I’ve been told by some of the coaches that my desire to speak matter-of-factly about the modules is underselling them. Fun fact: these modules weren’t in the original plans for TBCT. We were lucky to have Emily deliver them.[6] 
 

• And the second piece of infrastructure that heavily affected the emotional journey of these coaches was matchmaking coaches from the client pipeline – I say this because providing clients early on to the cohort coaches punted several months of serious emotional and logistical legwork they would have otherwise been occupied with, and enabled them to focus on deeper considerations regarding their self-presentation and practice – considerations that require pretty heavy emotional and intellectual processing. 

 

[ Tee presents the landing page for TBCT matchmaking ]


What we provided to alter their experience of acquiring initial clients, in some ways, was more difficult for the cohort coaches. Earlier than otherwise, they competed with other coaches for a higher volume of incoming clients, which was tough for many of them. These clients were paying real money in expectation of real results, so you can imagine the set of pressures that can come with that.
The program fairly quickly, probably too quickly if I’m being honest, teleported people into the actual life of being a coach by initiating paid client work after only a couple of months.


I wouldn’t say the program caused cohort coaches to face everything that they needed to face, or resolve everything that they needed to resolve, but the combination of experiential immersion, high-touch support and potent curriculum modules seems to have positioned them to face these deeper questions far more effectively than they otherwise would have been able to on their own.

Most coaches attained enough clarity to make cleaner calls about what to do moving forward as a result.

Our Approach – Choose your own Odyssey #3

1) Audience member: “Why was so much emphasis put on affecting the emotional experience of becoming a coach?

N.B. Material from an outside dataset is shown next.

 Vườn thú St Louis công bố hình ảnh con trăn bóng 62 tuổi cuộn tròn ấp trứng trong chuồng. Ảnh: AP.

Isn’t it okay if people succeed or fail on their own merit in the real world?” (read response directly below)

2) Audience member : “I’d personally love to hear more about Emily’s experience in co-developing the program. Could we hear more about that? (Emily gives an overview of the Emily’s Experience sections.)

3) You ask: “What are some examples of significant things, including emotional cruxes, that your program prioritized helping participants to address?” (Jump to endnote [7] for the response)

This is touching on a closely-held set of theories we’ve had about all of this that probably differentiates our program from other programs, and even our notions of well-calibrated personal growth, from that of many others in the industry.  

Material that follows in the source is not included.